Khare (2009) defines Hadoop as a framework which is based on Java and is open source. Hadoop is used in running parallel applications of variable size clusters. It was generated by “Doug Cutting”, who is the inventor of Lucence, a searching tool and Nutch, which is believed as web crawler. It is believed that cutting was highly influenced by GFS which is Google File. Hadoop was the project which was used by Yahoo, which was similar to MapReduce, a distributed processing system used by google. However, MapReduce is now the platform which is used by Hadoop outside Google.
Currently, Hadoop is an open source software program which is managed by Apache (White, 2012). There are several other projects which are run by Apache which are open sourced. These projects include Pig, Hive, Cassandra, Avro, HBase, Chukwa, Mahout and Zookeeper. HBase and Cassandra are NOSQL based project. Hadoop is made from two main elements: Hadoop Distributed File System (HDFS), MapReduce (Shafer, 2011). This file system is written in java language and is distributed, scalable and portable.
Hadoop cluster as shown in above figure, is made up of Master node, slave node and a secondary Name node.
Each master node have a single Name node however, there are multiple slave nodes which works as the data nodes. The name node and data node is used as a storage node. Master node have a job tracker and slave node have task tracker which are used as compute node. Name node stores the metadata and keeps the track of files and information where the file is stored.
Data node is used to store and retrieve the data when told by the name node. Secondary name node works as the checkpoint which help name node to work better. TCP/IP model is used for communication in file system however, RPC (Remote Procedure Call) is used by the clients in order to communicate with each other. HDFS is used for data warehousing as well. These could have large data set which can be up to few gigabytes or terabytes, which are stored across several machines.
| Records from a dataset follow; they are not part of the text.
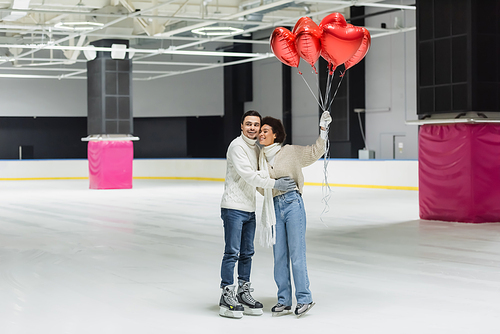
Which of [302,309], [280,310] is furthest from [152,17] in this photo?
[302,309]

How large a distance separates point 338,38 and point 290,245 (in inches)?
98.2

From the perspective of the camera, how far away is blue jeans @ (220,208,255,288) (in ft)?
16.7

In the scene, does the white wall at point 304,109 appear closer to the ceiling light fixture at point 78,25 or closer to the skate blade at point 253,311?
the ceiling light fixture at point 78,25

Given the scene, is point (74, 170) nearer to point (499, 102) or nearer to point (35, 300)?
point (499, 102)

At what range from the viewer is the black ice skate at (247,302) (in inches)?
203

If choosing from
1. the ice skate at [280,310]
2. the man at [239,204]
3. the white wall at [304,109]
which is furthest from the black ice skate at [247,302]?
the white wall at [304,109]

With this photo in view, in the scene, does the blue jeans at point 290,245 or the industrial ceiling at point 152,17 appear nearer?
the blue jeans at point 290,245

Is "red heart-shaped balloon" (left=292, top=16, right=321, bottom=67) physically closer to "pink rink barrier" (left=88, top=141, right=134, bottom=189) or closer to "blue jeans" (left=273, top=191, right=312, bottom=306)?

The HDFS duplicate its data on multiple host by dividing its data into small chunks providing the feature of reliability. The each part of data is stored onto three different machine by default, two on same rack and one on different. The processing of data requires less time as the parallel processing takes place. The HDFS can scale to unlimited storage by adding new cluster at any time.
The working of Hadoop can be showed by the diagram below:
Dean (2007) explains MapReduce as a programming model which is used to process and generate large data sets. MapReduce by its name that it have two jobs i.e. Map job and Reduce job. The map job takes a set of data as input, and then convert the data into another form where the data is broken into smaller tuples in the form of key/ value pairs. The job of reduce is to take the output of map job as an input and combines the tuples. In every case, the Reduce job is held after the Map job is finished.